Consensus on the Blockchain

2018, Sep 05    

Besides the data structure factor, as discussed on the previous post, the Blockchain must have a consensus protocol/algorithm in order to be a useful Distributed Ledger. That is, there must be measures in place that prevent people from gaming the system, from double-spending, or forging the ledger in any way.


Double-spending is defined as a user spending the same coin more than once, or spending coins that he/she does not posses. Example:

  • an attacker Alice has 1 coin
  • Alice pays the 1 coin to Bob, for some provided service
  • but Alice wants to cheat the system, so she also tries to use the same 1 coin she just gave Bob, to pay Candice.
  • Alice’s trying to cheat the system. Don’t be like Alice!


A distributed ledger should be safe against this type of attack.

Blockchain Consensus

As previously said, the Blockchain is just a sequence of blocks, stored in a hashed linked-list data structure. Each block contains a number of transactions made by any of the users of the Blockchain. From time to time, depending on the specific Blockchain implementation, a new block of transactions is added to the official sequence of blocks.

To prevent the Blockchain against double-spending, and many other types of attacks, there’s a protocol called Consensus. It’s a protocal in which multiple users of the Blockchain verify the transactions that will be added in the next official Blockchain block.

The Consensus works as following:

  • Alice pays Bob 1 coin
  • this transaction is broadcasted to N of the closest users of the Blockchain (remember, the Blockchain system implements a peer-to-pper network architecture)
  • N of the closest users will choose to create a new block, full of transactions, including Alice and Bob’s
  • the fastest of the N users, lets call him Carl, will submit his new block to be the next official block in the Blockchain
  • some other M users of the network will verify Flash’s proposed new block, to check if the transactions within it are valid and come from actual users inside the Blockchain
  • if everybody agrees that the transactions are valid, Flash’s new block is put on the Blockchain!
  • depending on the exact implementation of the Blockchain, Flash could receive a reward for having successfully submitted the next block of transactions. Bitcoin, for example, would reward him a fixed amount of new bitcoins. This operation is called mining bitcoins

One important definition that I purposely left out concerns the fastest of the N users. Usually, this is defined by having a computational puzzle that the users that are trying to submit new blocks must solve in order to be able to do so. Again, the definition and inner-workings of this computational puzzle may vary depending on the specific Blockchain implementation. In Bitcoin, for example, is used a system called Proof-of-work.

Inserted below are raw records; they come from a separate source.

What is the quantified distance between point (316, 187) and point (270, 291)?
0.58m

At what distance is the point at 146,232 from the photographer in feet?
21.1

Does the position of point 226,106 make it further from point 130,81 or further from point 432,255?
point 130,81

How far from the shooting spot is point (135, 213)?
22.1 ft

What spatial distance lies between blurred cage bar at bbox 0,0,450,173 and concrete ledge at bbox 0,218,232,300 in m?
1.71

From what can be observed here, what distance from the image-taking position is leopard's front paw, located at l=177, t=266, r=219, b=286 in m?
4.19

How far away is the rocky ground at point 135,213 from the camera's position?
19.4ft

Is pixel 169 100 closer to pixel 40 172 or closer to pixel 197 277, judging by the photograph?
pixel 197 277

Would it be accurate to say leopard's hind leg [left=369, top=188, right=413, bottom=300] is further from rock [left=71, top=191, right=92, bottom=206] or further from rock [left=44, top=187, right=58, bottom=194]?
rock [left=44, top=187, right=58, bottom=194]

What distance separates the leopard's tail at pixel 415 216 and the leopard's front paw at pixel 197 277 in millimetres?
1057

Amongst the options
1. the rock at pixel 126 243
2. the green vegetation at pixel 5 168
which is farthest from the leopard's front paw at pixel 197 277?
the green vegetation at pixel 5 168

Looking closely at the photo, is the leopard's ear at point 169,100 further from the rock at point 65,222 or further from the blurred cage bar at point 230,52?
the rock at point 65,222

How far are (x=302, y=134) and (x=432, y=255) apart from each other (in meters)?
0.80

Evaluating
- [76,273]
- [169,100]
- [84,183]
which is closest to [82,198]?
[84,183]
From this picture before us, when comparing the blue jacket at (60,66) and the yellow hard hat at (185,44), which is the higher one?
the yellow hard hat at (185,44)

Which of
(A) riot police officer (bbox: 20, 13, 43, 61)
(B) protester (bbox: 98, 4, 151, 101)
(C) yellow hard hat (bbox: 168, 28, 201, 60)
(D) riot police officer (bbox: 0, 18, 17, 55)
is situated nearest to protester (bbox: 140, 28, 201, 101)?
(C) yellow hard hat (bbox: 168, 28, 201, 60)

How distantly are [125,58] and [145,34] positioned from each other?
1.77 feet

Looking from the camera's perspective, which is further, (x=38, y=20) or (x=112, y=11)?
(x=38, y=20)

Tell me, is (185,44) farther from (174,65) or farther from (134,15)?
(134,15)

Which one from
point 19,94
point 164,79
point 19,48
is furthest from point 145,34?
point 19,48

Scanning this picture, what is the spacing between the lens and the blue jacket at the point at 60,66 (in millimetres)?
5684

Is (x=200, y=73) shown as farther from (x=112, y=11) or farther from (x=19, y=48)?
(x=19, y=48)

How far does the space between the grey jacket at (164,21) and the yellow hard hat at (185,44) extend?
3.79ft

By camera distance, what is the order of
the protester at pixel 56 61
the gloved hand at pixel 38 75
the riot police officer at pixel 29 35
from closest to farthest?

In the Proof-of-work computational puzzle, the Blockchain specifies a zero-padded hash value, something like 000c8b3793b199122d2359a37..., containing 256 bits of information (256 characters). Now, every user that’s trying to propose new blocks for the blockchain, must solve for the following formula:

000c8b3793b199122d2359a37... < H(block + newBlock + nonce)


  • block is the last official block in the Blockchain
  • newBlock is the new block that’s being proposed by the user solving the puzzle
  • nonce is a random number that must be found by the user to make the whole formula true
  • H( ) is the hash value

To find the nonce the only way is trying every possible number, until one of them fits the formula. This nonce is then passed to the M users that will validate the new block, to check that the user proposing it did indeed solve the computational puzzle.

What defines the difficulty of finding out the nonce here is the amount of 0s to the left, which is defined by the Blockchain implementation.